═════ Texto extraído

El desollamiento de Julio César lo hicieron manos expertas. Y el mensaje mantuvo una línea feroz y categórica para construir miedos. El arma de tortura siguió destazando y al llegar a la frente, donde el pelo le nacía al estudiante, una puñalada que afectó casi 13 centímetros, con toda la fuerza, terminó el despellejamiento. Luego lo movieron, tirado en ese piso de tierra del Camino del Andariego en Iguala; era entre la una y las dos de la mañana del 27 de septiembre de 2014. No fue arrastrado ni siquiera un metro, pero su corazón había dejado de latir. En shock por el dolor desde el principio, Julio César Mondragón Fontes terminó de morirse.

Sin saberlo, este joven normalista de Ayotzinapa se había convertido en un peligro para alguien, y aunque no percibió la magnitud de lo que sucedía, hacer un repaso de sus últimas horas a partir de las comunicaciones privadas que registraron algunos de sus familiares, declaraciones de compañeros y hojas confidenciales de la empresa Telcel —que aparecen por vez primera en este libro— aclara la situación: muerte multifactorial relacionada con shock hipovolémico, asfixia y paro cardiaco por el intenso dolor y el sufrimiento mayúsculo del cuerpo macerado.

En definitiva, la muerte de Julio César prueba que en México se ha vuelto a los métodos básicos para acallar la disconformidad: la tortura y el suplicio, dos recursos afines a las dictaduras y las prácticas de la Santa Inquisición. Para sus verdugos era imperativo dejar un mensaje contundente basado en ese terror que perturba los sentidos de todo aquel que se atreva a mirar, lo intuya o escuche del tema. Un aleccionamiento visual con el que Julio César se ha insertado en la genealogía trágica guerrerense que puede documentarse hasta 1923 como parte de los procesos históricos del país.

En el normalista hubo resistencia y honorabilidad. Lo atraparon porque tuvo la osadía de regresar para apoyar o intentar rescatar a sus compañeros, que estaban siendo atacados. En sus verdugos hubo maldad extrema. Su ejecución es una enorme tragedia.

══════════
═════ Datos sin procesar

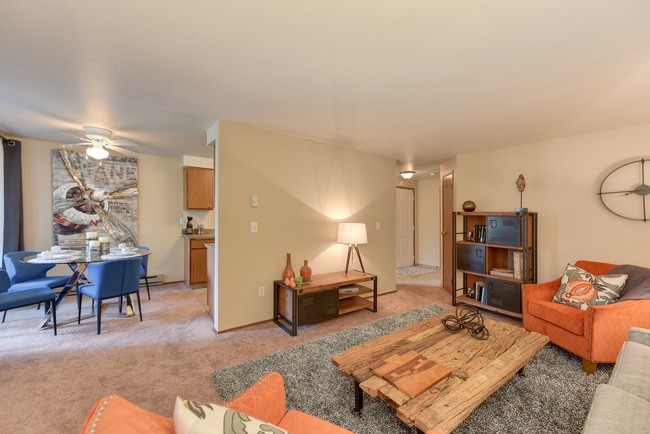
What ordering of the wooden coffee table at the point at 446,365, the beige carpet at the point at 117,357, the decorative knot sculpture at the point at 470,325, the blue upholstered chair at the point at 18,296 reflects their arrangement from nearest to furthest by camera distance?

══════════

**Qué hacer**
(1) Resume en dos oraciones el fragmento sobre la muerte de Julio César Mondragón.
(2) Prosigue el fragmento sobre la muerte de Julio César Mondragón a partir de su última oración.
Los datos no hacen falta para nada.

**Respuestas**
(1) Julio César Mondragón Fontes, normalista de Ayotzinapa, fue desollado y murió en Iguala entre la una y las dos de la mañana del 27 de septiembre de 2014, después de que lo atraparan por regresar a apoyar o rescatar a sus compañeros atacados. Según el texto, su muerte por tortura prueba que en México se ha vuelto a la tortura y el suplicio para acallar la disconformidad y dejar un mensaje de terror.

(2)
Homicidio calificado, dicen las autoridades, pero no lo resuelven; crimen de lesa humanidad, advierten la familia, Ayotzinapa, organizaciones no gubernamentales, periodistas independientes, el resto de México. Y las pruebas empiezan a salir, acusan. Las vejaciones a este joven de 22 años de edad, quien al día de su muerte pesaba 72 kilogramos y medía 1.76 metros, resumen el nivel de barbarie que vive el país.

El plano-secuencia es contundente: el rostro desollado y el cuerpo torturado circularon ampliamente por las redes sociales; quien haya tomado las fotografías y las haya subido a internet deseaba garantizar un consumo visual masivo que, en su momento, por la agitación estudiantil y la fecha simbólica próxima (conmemoración de la matanza estudiantil del 2 de octubre de 1968), respondiera a una intención deliberada de aleccionamiento o terror.

En esas lecciones visuales encajan las humillaciones, en 2006, a personajes como Ignacio del Valle Medina y Felipe Álvarez Hernández, líderes de la rebelión civil en San Salvador Atenco (más conocida como la de “los macheteros de Atenco”), así como a la comandanta Nestora Salgado García.

También las imágenes de la degradación y el sometimiento público del doctor michoacano José Manuel Mireles Valverde, así como de los profesores Rubén Núñez Ginés, Francisco Villalobos Ricárdez, Othón Nazariega Segura, Juan Carlos Orozco Matus, Roberto Abel Jiménez García y Efraín Picaso Pérez, dirigentes de la Coordinadora Nacional de Trabajadores de la Educación (CNTE) en el sur del país.

Pero esto no se queda sólo en lo visual: el símbolo son las víctimas y sus imágenes, mensaje concreto para seguidores y compañeros. Ya no se trata únicamente de contar con el mejor armamento, sino con los métodos más refinados de tortura que, luego, manos invisibles se encargan de difundir.

Y estas víctimas, todas, tienen un denominador común: son líderes sociales, vivieron un proceso de luchas comunitarias, desafiaron al Estado y, a su manera, cada uno exhibió las incapacidades de la Presidencia de la República —en especial de Peña Nieto, desde que era gobernador— para hacer frente a la delincuencia o a los abusos de la élite del poder político que intentan despojarlos de sus tierras ancestrales.

Las imágenes de cada uno —sometido y degradado— son utilizadas para infundir pánico en la sociedad. Los sociólogos lo describen como la construcción social del miedo o terrorismo mediático.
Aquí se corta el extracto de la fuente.